GIVEN EXERCISE:
Reproduce every one of the records below word for word, leaving each line unchanged.

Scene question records
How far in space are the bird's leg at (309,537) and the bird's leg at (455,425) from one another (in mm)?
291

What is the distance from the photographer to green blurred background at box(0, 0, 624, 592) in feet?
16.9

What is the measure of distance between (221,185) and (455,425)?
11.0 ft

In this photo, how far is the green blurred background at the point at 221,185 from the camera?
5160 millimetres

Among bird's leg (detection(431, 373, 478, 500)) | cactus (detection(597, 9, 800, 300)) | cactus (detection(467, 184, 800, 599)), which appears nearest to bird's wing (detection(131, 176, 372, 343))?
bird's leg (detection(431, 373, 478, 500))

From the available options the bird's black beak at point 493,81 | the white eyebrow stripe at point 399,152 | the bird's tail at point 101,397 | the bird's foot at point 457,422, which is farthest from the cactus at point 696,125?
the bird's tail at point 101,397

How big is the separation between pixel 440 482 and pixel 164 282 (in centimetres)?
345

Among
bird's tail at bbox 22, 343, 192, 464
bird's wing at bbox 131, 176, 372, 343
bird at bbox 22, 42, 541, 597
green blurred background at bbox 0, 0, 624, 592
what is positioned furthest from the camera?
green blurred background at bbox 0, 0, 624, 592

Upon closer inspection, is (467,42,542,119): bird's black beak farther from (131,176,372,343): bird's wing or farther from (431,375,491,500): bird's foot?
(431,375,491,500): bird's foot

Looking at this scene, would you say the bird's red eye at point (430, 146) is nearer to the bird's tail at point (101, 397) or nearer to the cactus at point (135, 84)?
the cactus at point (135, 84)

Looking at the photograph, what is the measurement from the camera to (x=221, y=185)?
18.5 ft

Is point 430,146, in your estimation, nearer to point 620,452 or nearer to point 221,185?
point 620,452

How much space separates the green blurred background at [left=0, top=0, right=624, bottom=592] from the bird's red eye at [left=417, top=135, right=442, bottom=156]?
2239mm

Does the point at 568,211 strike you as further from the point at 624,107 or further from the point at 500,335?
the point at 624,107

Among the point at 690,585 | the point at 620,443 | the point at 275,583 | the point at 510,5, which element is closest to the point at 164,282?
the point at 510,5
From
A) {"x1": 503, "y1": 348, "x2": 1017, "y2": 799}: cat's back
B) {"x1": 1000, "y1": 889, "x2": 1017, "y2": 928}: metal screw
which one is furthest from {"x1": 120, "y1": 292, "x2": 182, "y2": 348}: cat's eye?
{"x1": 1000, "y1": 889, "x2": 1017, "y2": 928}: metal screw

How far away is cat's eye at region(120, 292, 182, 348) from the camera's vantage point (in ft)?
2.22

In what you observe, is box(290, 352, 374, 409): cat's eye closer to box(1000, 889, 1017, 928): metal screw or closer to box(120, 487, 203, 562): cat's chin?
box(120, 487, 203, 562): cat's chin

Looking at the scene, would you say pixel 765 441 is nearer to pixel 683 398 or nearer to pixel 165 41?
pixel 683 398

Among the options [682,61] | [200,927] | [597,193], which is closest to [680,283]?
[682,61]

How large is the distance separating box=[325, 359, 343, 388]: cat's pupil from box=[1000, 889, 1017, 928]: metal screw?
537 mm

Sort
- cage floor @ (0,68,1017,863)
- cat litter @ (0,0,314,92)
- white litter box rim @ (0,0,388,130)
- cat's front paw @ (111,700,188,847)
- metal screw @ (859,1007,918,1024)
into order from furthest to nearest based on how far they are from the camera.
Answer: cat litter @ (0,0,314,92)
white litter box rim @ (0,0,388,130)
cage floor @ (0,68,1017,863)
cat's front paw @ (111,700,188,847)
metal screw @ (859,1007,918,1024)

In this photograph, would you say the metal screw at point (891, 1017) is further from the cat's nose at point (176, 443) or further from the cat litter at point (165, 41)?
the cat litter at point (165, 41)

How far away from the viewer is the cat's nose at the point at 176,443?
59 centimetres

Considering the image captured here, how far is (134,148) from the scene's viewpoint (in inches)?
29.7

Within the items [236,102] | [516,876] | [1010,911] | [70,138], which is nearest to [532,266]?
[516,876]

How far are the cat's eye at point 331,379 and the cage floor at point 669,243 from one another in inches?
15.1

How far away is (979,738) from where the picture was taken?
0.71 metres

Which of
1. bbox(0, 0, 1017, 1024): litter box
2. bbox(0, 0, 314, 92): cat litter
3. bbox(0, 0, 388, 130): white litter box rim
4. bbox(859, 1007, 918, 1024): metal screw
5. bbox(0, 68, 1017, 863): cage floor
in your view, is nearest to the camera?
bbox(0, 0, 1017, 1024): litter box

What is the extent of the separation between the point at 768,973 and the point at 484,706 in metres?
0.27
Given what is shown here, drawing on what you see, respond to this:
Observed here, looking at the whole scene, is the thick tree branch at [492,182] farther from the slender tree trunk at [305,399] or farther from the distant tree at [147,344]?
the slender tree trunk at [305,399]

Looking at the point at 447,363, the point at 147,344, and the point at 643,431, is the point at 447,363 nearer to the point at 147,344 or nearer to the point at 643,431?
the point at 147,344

SOLUTION TO THE EXERCISE:
How far in space are the bird's leg at (309,537) and the bird's leg at (455,425) from one another (in mm)?
291

What is the distance from the photographer to green blurred background at box(0, 0, 624, 592) in feet?
16.9

What is the measure of distance between (221,185) and (455,425)?
11.0 ft

In this photo, how far is the green blurred background at the point at 221,185 from the camera?
5160 millimetres

Among bird's leg (detection(431, 373, 478, 500)) | cactus (detection(597, 9, 800, 300)) | cactus (detection(467, 184, 800, 599)), which appears nearest to bird's wing (detection(131, 176, 372, 343))?
bird's leg (detection(431, 373, 478, 500))

From the available options the bird's black beak at point 493,81 | the white eyebrow stripe at point 399,152 | the bird's tail at point 101,397 | the bird's foot at point 457,422, which is farthest from the cactus at point 696,125?
the bird's tail at point 101,397

How big is the separation between pixel 440 482 and pixel 164 282 (in centimetres)?
345

Among
bird's tail at bbox 22, 343, 192, 464
bird's wing at bbox 131, 176, 372, 343
bird at bbox 22, 42, 541, 597
green blurred background at bbox 0, 0, 624, 592
what is positioned furthest from the camera?
green blurred background at bbox 0, 0, 624, 592

Upon closer inspection, is (467,42,542,119): bird's black beak farther from (131,176,372,343): bird's wing or farther from (431,375,491,500): bird's foot?
(431,375,491,500): bird's foot

Looking at this scene, would you say the bird's red eye at point (430, 146) is nearer to the bird's tail at point (101, 397) or nearer to the cactus at point (135, 84)?
the cactus at point (135, 84)

Looking at the photograph, what is the measurement from the camera to (x=221, y=185)?
18.5 ft

Is point 430,146, in your estimation, nearer to point 620,452 or nearer to point 221,185?
point 620,452

How much space separates the green blurred background at [left=0, top=0, right=624, bottom=592] from the bird's red eye at [left=417, top=135, right=442, bottom=156]?
2239mm

Does the point at 568,211 strike you as further from the point at 624,107 or further from the point at 500,335?
the point at 624,107

Among the point at 690,585 | the point at 620,443 | the point at 275,583 | the point at 510,5, which element is closest to the point at 164,282?
the point at 510,5
From
A) {"x1": 503, "y1": 348, "x2": 1017, "y2": 799}: cat's back
B) {"x1": 1000, "y1": 889, "x2": 1017, "y2": 928}: metal screw
which one is furthest from {"x1": 120, "y1": 292, "x2": 182, "y2": 348}: cat's eye?
{"x1": 1000, "y1": 889, "x2": 1017, "y2": 928}: metal screw

How far away is cat's eye at region(120, 292, 182, 348) from the camera's vantage point (in ft)?
2.22

In what you observe, is box(290, 352, 374, 409): cat's eye closer to box(1000, 889, 1017, 928): metal screw or closer to box(120, 487, 203, 562): cat's chin?
box(120, 487, 203, 562): cat's chin

Looking at the scene, would you say pixel 765 441 is nearer to pixel 683 398 or nearer to pixel 165 41?
pixel 683 398

Among the options [682,61] | [200,927] | [597,193], which is closest to [680,283]?
[682,61]

How large is the distance separating box=[325, 359, 343, 388]: cat's pupil from box=[1000, 889, 1017, 928]: metal screw?
537 mm

Sort
- cage floor @ (0,68,1017,863)
- cat litter @ (0,0,314,92)
- white litter box rim @ (0,0,388,130)
- cat's front paw @ (111,700,188,847)
- metal screw @ (859,1007,918,1024)
into order from furthest to nearest based on how far they are from the camera.
Answer: cat litter @ (0,0,314,92)
white litter box rim @ (0,0,388,130)
cage floor @ (0,68,1017,863)
cat's front paw @ (111,700,188,847)
metal screw @ (859,1007,918,1024)

In this photograph, would you say the metal screw at point (891, 1017) is further from the cat's nose at point (176, 443) or further from the cat litter at point (165, 41)?
the cat litter at point (165, 41)

How far away from the viewer is the cat's nose at the point at 176,443?
59 centimetres

Considering the image captured here, how far is (134,148) from the scene's viewpoint (in inches)?
29.7

Within the items [236,102] | [516,876] | [1010,911] | [70,138], which is nearest to [532,266]?
[516,876]

How far are the cat's eye at point 331,379 and the cage floor at point 669,243 from one another in inches?
15.1

How far away is (979,738) from where the picture was taken?
0.71 metres

Which of
1. bbox(0, 0, 1017, 1024): litter box
2. bbox(0, 0, 314, 92): cat litter
3. bbox(0, 0, 388, 130): white litter box rim
4. bbox(859, 1007, 918, 1024): metal screw
5. bbox(0, 68, 1017, 863): cage floor
in your view, is nearest to the camera?
bbox(0, 0, 1017, 1024): litter box

What is the extent of the separation between the point at 768,973 and the point at 484,706 in metres?
0.27
Given what is shown here, drawing on what you see, respond to this:
Observed here, looking at the whole scene, is the thick tree branch at [492,182] farther from the slender tree trunk at [305,399] or farther from the distant tree at [147,344]?
the slender tree trunk at [305,399]

Looking at the point at 447,363, the point at 147,344, and the point at 643,431, is the point at 447,363 nearer to the point at 147,344 or nearer to the point at 643,431?
the point at 147,344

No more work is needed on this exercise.